Instructions for the task - Copy out the material from the start through the line containing "40625 millimetres", replacing every "nearest" with "closest" and leaving everything else the same.

Source material -

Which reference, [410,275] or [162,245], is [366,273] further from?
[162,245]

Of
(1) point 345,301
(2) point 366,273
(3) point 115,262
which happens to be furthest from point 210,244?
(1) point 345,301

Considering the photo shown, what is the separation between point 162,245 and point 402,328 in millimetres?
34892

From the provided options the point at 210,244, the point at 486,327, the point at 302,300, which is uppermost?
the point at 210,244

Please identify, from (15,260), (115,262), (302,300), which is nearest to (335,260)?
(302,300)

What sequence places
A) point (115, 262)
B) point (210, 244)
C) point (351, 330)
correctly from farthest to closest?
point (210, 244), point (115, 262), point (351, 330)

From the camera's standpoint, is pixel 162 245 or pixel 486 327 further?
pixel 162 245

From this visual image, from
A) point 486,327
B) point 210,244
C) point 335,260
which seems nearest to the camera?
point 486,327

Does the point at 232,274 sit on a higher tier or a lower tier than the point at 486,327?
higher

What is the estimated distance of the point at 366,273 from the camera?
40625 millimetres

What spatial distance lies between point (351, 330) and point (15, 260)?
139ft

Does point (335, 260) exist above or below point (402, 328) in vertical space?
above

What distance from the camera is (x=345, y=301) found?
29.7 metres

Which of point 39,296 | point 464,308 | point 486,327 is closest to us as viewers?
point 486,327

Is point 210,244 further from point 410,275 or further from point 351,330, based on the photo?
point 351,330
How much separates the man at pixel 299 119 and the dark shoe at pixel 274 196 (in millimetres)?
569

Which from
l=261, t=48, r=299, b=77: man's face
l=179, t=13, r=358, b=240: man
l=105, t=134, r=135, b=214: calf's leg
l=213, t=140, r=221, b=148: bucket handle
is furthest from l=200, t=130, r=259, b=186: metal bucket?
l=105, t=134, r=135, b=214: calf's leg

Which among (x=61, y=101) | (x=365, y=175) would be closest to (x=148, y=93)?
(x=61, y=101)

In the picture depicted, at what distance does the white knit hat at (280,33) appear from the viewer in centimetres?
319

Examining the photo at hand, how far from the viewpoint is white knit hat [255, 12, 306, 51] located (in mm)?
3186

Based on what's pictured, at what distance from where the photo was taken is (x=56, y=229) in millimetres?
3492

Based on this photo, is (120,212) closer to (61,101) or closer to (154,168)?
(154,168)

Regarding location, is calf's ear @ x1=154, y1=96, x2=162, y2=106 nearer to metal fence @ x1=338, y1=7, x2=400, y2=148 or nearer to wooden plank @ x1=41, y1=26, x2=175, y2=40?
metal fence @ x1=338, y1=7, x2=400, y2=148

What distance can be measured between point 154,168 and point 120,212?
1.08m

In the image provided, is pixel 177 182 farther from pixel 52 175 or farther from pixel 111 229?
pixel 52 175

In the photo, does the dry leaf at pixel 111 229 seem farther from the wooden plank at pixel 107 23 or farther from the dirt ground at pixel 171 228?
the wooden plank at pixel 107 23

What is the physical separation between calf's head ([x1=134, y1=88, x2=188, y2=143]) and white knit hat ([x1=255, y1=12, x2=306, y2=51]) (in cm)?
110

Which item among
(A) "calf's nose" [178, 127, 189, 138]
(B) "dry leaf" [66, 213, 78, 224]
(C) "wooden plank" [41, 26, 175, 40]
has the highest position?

Task output -
Which reference, [410,275] or [162,245], is [366,273] further from?
[162,245]

Of
(1) point 345,301
(2) point 366,273
(3) point 115,262
which happens to be furthest from point 210,244?
(1) point 345,301

Considering the photo shown, what is the separation between point 162,245 and point 402,328 in millimetres?
34892

From the provided options the point at 210,244, the point at 486,327, the point at 302,300, which is uppermost?
the point at 210,244

Please identify, from (15,260), (115,262), (302,300), which is closest to (335,260)?
(302,300)

What sequence places
A) point (115, 262)
B) point (210, 244)
C) point (351, 330)
correctly from farthest to closest?
point (210, 244), point (115, 262), point (351, 330)

From the camera's standpoint, is pixel 162 245 or pixel 486 327 further?
pixel 162 245

From this visual image, from
A) point 486,327
B) point 210,244
C) point 335,260
which seems closest to the camera?
point 486,327

Does the point at 232,274 sit on a higher tier or a lower tier than the point at 486,327?
higher

What is the estimated distance of the point at 366,273 from the camera?
40625 millimetres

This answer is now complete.